This was nice but certainly had the thinnest palate (and most candy-like) of the panel. That said, I can see this working wonders on the rocks on a hot day or in a very nice cocktail.
5. Talisker 10 — Taste 1
Average Price: $64
This is one of the most awarded single malts ever. The juice is matured in ex-bourbon casks in Talisker’s warehouse which is literally feet away from the sea. The subtly peated malts take on a real seaside feel as those years tick past, creating a whisky that will not disappoint.
This was very good as an opener. It was just a little outclassed by the bigger-hitting whiskies in play today. Still, this is the perfect entry point into peated malt as it’s so soft and subtle with big fruit notes.
4. Laphroaig 2022 Càirdeas Warehouse 1 — Taste 3
Average Price: $90
This year’s Càirdeas release celebrates the Friends of Laphroaig and how they keep the brand going. The juice in the bottle is made from Laphroaig’s high-phenol peated malt right next to the sea on Islay. The hot spirit was then filled in first-fill limited edition single barrel Maker’s Mark bourbon barrels. The barrels were then stored in the famed four-story Warehouse 1 right next to the crashing sea until they were just right and then bottled as-is after vatting.
This was a great Laphroaig. This brand is really growing on me but slowly. I dig this but it’s still a huge peat monster with some serious medicinal and ashen notes that are hard to get past at first but rewarding once you do.
3. Oban Old Teddy The MacLeans — Taste 5
Average Price: $182 (Distillery only)
This distillery-only Oban edition is made to celebrate the whisky makers of the past at Oban. The juice in the bottle is made from Oban’s subtly peated malts. It’s then filled into ex-sherry casks, both first fill and refill. After a good rest, the barrels are pulled and vatted before being bottled as-is.
This is just delicious, subtle, and easy to drink. It’s a great easy-sipper that’s easy to get into thanks to the peat being far in the background. Just make sure to add a cube or a few drops of water to really let all that fruitiness bloom in the glass.
2. Bowmore Aston Martin 21-Year — Taste 4
Average Price: $770
This collaboration between Islay’s Bowmore and Aston Martin is about luxury. The blend of this single malt follows the golden ratio to create an aesthetically pleasing vibe. The base is 61.8% 21-year-old single malt aged in first-fill Pedro Ximenez and Oloroso sherry casks. The rest of the blend is equal parts of Bowmore’s other casks that are at least 21 years old ranging up to 35 years old.
This is delicious but, again, barely peated. This is way more bourbon and sherry forward than peat forward. It’s fruity and spicy and creamy. This is just great whisky that has no rough edges and only a whisper of sweet earthy peatiness.
1. Ardbeg Traigh Bhan 19 Years Old — Taste 6
Average Price: $360
This is Ardbeg’s yearly release of special batches of 19-year-old peaty malt. The whisky is Ardbeg’s signature, heavily peated whisky that’s bottled during a “haar.” That’s a thick and briny foggy morning on Islay, which imparts that x-factor into the whisky before it goes into the bottle.
This should be a peat monster but it’s too complex to call it that. Yes, it’s heavily peated but the layers of fruit and tea and toffee and so much more elevate this beyond just being a “peated” whisky to a great whisky.
Part 3: Final Thoughts
This ended up being a bit of a journey. I’d start with the Talisker 10 as a “dip the toe in” pour. It’s so accessible and even keeled while offering hints at peat. After that, try some Bowmore and maybe Oban. Then if you’re brave enough, tackle the Laphroaig and Ardbeg. Though, I’d highly recommend trying a pour at your favorite whisk(e)y bar before committing to a whole bottle.
All of that said, that Ardbeg really is a stellar pour of whisky. It’s just so… interesting and complex. It’s one of those pours you just keep wanting to go back to so you can find new depths in the nose and palate. There’s a ton buried in there, so make sure you add a little water on your Ardbeg journey.

^^^^^^^^

According to the whisky ranking, what kind of casks is Talisker 10 matured in? This data plays no part in the task on the whisky ranking.

^^^^^^^^

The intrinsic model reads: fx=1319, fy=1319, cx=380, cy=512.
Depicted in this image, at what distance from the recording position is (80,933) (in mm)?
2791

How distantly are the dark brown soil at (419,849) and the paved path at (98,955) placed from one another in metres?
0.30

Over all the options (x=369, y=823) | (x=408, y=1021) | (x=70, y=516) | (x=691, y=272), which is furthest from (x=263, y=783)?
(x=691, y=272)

^^^^^^^^

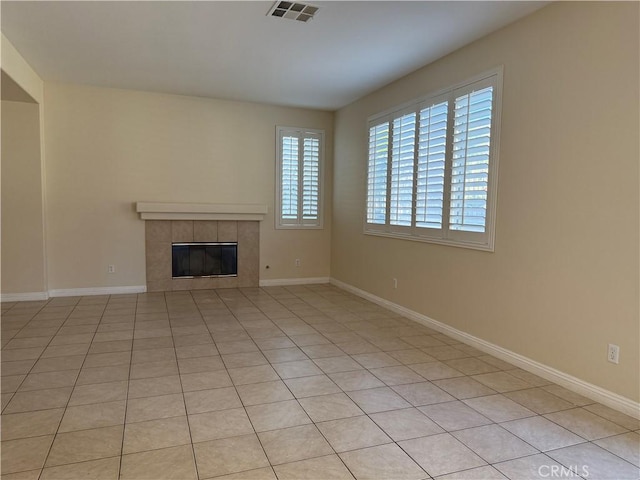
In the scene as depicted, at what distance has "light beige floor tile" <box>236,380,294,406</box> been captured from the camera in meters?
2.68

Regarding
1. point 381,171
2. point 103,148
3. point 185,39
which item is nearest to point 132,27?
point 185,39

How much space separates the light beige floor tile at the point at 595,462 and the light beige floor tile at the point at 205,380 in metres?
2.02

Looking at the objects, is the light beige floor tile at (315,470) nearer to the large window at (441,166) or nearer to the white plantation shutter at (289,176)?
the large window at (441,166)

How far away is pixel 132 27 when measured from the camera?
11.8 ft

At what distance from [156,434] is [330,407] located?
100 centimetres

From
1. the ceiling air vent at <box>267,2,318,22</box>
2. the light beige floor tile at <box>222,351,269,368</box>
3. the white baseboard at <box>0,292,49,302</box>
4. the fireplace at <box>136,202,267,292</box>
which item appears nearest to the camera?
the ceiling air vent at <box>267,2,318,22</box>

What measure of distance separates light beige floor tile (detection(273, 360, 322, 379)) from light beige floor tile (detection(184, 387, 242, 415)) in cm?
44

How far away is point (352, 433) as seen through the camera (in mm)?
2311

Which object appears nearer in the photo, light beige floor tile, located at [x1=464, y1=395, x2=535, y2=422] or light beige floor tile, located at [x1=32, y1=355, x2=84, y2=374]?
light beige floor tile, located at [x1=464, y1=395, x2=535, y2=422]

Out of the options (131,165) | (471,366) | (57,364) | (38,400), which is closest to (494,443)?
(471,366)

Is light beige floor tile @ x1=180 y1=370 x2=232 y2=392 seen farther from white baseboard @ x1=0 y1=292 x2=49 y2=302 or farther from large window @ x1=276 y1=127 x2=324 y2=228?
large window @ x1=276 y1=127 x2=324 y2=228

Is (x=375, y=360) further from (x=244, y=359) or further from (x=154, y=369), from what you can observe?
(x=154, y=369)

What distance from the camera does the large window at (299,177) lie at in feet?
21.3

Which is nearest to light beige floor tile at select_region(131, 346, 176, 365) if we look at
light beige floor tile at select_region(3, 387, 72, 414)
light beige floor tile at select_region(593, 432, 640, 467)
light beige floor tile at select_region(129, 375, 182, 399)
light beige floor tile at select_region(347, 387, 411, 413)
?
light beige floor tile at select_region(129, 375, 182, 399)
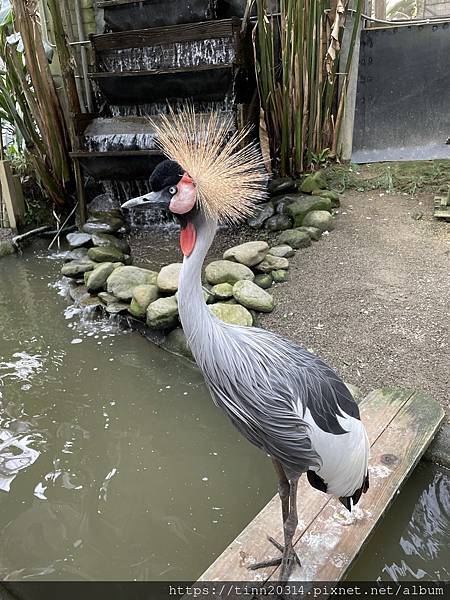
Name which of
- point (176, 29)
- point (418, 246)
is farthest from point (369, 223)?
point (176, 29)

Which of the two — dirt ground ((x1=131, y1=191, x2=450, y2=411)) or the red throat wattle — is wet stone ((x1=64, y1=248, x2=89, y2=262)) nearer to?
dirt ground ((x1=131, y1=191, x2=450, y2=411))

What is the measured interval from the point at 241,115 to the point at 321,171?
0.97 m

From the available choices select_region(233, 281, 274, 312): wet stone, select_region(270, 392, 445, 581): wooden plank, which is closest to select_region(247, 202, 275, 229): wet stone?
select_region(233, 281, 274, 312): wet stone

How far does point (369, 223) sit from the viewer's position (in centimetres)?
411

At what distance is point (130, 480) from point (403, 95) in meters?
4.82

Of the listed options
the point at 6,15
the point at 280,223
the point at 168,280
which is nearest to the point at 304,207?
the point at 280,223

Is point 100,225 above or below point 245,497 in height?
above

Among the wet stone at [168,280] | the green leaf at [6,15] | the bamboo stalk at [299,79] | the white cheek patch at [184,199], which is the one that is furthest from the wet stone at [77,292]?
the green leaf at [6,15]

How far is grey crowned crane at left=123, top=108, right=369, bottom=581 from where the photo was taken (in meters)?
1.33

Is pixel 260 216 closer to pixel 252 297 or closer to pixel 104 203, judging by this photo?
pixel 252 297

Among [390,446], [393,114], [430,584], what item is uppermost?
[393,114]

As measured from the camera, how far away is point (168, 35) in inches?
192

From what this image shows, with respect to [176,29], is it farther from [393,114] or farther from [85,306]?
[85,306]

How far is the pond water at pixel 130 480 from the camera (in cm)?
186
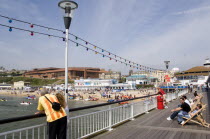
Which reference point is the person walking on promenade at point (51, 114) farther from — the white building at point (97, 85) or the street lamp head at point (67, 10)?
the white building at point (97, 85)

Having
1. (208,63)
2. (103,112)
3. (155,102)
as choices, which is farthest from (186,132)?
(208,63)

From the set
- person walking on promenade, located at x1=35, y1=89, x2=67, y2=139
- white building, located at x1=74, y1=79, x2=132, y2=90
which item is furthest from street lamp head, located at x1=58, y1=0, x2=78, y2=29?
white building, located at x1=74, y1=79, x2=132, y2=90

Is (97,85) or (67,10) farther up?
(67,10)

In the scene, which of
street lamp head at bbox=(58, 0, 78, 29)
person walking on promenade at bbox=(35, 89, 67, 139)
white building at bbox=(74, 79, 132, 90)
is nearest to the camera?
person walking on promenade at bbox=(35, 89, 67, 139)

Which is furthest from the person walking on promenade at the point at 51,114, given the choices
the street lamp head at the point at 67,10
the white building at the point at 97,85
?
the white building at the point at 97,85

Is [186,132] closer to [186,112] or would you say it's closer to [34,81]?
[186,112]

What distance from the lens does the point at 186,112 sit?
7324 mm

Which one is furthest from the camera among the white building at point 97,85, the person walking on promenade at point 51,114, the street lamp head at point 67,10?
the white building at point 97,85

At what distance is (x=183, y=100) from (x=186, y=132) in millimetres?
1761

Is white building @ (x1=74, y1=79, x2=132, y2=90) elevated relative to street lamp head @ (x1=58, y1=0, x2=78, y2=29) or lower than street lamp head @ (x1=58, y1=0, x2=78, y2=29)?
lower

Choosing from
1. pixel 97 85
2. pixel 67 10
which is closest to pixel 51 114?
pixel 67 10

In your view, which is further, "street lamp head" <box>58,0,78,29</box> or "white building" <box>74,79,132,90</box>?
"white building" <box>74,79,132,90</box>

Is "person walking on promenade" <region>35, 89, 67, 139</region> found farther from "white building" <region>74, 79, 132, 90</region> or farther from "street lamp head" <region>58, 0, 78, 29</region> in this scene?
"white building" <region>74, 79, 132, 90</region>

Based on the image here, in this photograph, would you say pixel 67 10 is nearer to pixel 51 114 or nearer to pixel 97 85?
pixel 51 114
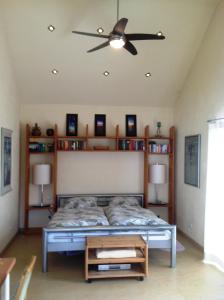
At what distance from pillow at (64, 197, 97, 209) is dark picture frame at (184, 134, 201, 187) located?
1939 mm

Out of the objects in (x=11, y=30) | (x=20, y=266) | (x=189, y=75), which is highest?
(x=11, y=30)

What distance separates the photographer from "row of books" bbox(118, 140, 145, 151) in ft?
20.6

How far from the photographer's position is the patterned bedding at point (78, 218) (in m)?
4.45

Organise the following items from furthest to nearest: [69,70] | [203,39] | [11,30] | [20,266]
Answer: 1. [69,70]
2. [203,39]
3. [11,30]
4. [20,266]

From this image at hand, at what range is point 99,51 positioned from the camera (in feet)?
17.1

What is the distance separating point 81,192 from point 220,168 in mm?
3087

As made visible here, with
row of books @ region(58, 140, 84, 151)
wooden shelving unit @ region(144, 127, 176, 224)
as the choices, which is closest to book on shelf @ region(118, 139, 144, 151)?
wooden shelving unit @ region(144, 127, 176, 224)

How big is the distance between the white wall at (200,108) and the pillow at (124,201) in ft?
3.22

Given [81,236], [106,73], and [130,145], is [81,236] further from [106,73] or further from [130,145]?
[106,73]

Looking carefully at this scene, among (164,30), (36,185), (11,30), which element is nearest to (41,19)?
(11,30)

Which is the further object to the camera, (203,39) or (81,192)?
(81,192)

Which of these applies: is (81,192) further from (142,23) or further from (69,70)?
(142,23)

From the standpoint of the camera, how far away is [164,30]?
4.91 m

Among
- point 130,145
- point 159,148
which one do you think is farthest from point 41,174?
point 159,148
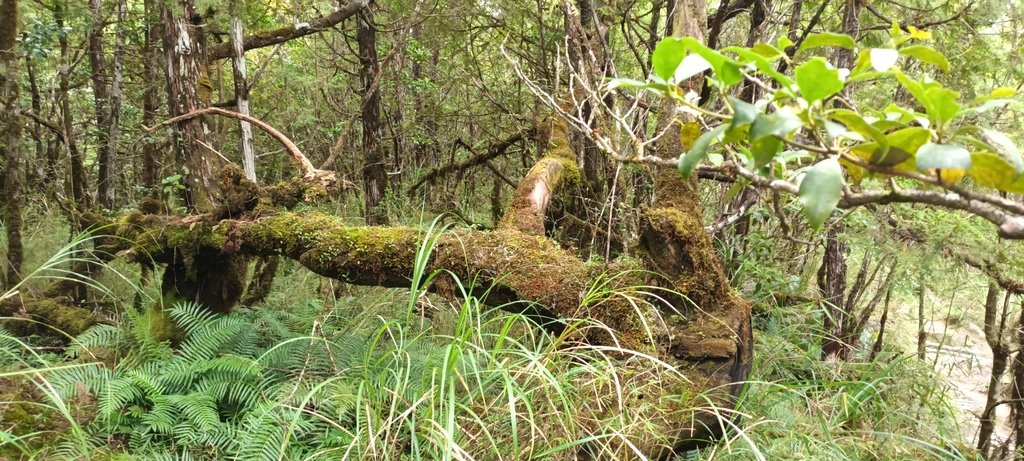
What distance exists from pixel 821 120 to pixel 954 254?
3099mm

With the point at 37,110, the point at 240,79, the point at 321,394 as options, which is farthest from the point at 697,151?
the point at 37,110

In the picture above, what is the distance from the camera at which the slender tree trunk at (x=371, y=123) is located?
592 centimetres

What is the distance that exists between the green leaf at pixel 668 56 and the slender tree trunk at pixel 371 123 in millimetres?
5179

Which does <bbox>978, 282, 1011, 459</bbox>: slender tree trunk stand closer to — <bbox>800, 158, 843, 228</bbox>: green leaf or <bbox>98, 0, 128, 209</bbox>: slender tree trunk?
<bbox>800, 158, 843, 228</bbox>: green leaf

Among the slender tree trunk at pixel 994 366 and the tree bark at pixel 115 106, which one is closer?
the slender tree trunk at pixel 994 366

^^^^^^^^

EXERCISE RESULT
Ex-bourbon casks.